Token Audit

Token Audit is ChainAware's deep smart contract analysis product. Paste a token contract address, trigger a full audit, and get a verdict across 11 verification modules - covering ownership, liquidity, supply, transfer integrity, and more.

11
Verification Modules
6
Verdict Levels
7
Blockchains
127
Individual Findings

Supported chains: BNB Smart Chain · Ethereum · Polygon · Base · Arbitrum · Optimism · Avalanche


What Token Audit Checks

Every audit runs the contract through a multi-layer analysis pipeline - static code analysis, on-chain state reads, live liquidity checks, and behavioral signals - then aggregates the results into a single verdict with a 0-100 risk score.

Layer What It Does
Source code analysis Inspects every function in the contract for dangerous patterns - hidden sell gates, unauthorized balance writes, fee setters without caps, and more
On-chain state Reads live contract state - current owner, pause status, total supply, deployer holdings
Liquidity checks Discovers pools across all known DEXes (V2 and V3), checks TVL, LP lock status, and lock duration
Behavioral signals Cross-references the deployer and feeder wallet against 20M+ behavioral profiles for fraud probability

The Six Verdicts

Verdict Risk Score What It Means
CLEAN 0-24 No theft or rug mechanics found.
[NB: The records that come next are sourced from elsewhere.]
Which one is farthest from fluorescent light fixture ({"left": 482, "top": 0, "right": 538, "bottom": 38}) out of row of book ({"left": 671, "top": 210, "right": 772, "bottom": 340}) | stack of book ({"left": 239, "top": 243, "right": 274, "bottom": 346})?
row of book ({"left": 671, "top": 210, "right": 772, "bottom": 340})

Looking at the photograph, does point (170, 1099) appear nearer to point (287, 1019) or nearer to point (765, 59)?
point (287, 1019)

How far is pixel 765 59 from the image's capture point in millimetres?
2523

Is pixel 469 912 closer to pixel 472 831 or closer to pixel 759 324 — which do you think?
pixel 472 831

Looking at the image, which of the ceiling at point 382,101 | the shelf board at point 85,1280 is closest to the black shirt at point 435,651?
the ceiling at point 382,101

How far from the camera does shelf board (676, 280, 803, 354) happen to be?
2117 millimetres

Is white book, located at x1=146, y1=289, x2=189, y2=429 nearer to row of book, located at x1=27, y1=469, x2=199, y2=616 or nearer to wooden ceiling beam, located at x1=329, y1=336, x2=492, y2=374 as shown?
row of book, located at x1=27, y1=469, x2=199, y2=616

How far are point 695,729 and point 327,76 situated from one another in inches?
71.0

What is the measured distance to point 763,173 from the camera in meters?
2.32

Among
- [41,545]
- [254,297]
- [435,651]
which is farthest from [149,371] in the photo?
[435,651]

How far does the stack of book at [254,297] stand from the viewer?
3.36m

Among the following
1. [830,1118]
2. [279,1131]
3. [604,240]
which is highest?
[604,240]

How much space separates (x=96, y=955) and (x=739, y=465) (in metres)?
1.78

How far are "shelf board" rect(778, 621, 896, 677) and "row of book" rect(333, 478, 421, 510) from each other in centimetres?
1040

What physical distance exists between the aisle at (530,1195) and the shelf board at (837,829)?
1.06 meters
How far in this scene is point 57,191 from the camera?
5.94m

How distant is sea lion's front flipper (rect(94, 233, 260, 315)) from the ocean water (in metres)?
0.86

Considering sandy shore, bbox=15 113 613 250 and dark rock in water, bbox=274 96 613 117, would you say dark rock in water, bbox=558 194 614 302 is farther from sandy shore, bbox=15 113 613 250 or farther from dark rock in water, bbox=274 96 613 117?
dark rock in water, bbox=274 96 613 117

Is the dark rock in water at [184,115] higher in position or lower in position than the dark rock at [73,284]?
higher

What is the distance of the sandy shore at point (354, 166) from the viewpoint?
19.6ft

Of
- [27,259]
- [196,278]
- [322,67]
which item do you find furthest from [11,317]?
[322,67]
Analysis passed every safety check.
SUSPICIOUS 25-49 Risky mechanics present. The code can hurt holders under certain conditions.
HIGH RISK 50-74 Owner-controlled rug vectors exist. One owner transaction could trap or drain holders.
HONEYPOT ≥ 75 You can buy - but you cannot sell. Simulation confirms sells are blocked.
THEFT ≥ 75 Funds are drained on transfer. Every transfer leaks value to the deployer.
UNVERIFIABLE - Source code not verified. Only partial bytecode analysis was possible.

Full verdict reference →


The 11 Modules

Each module runs independently and produces its own status (pass / fail / warn / n/a) and risk score. The aggregate verdict combines all module scores plus behavioral signals.

Module What It Checks
Live Simulation Buy + sell simulation on a forked chain (coming soon)
Ownership & Access Owner address, blast radius, capability flags, timelock
Liquidity & Pools Pool TVL, LP lock status, lock duration, known lockers
Supply & Mint Mint functions, supply caps, deployer concentration, burn integrity
Transfer Integrity Balance conservation, fee setters, unauthorized recipients
Pausability Pause/unpause access control, asymmetric pause patterns
Approve Integrity Allowance write paths, EIP-2612 permit detection
Permit (Gasless) Nonce, deadline, chainId, ecrecover verification
Reentrancy CEI violations, reentrancy guards, cross-function attack paths
Arithmetic & Fees Fee calculation and overflow patterns (coming soon)
Event Integrity ERC-20 event compliance (coming soon)

Full module reference →


How the Verdict Is Calculated

  1. Each module produces a risk score (0-100).
  2. Module scores are summed into a total_risk_score.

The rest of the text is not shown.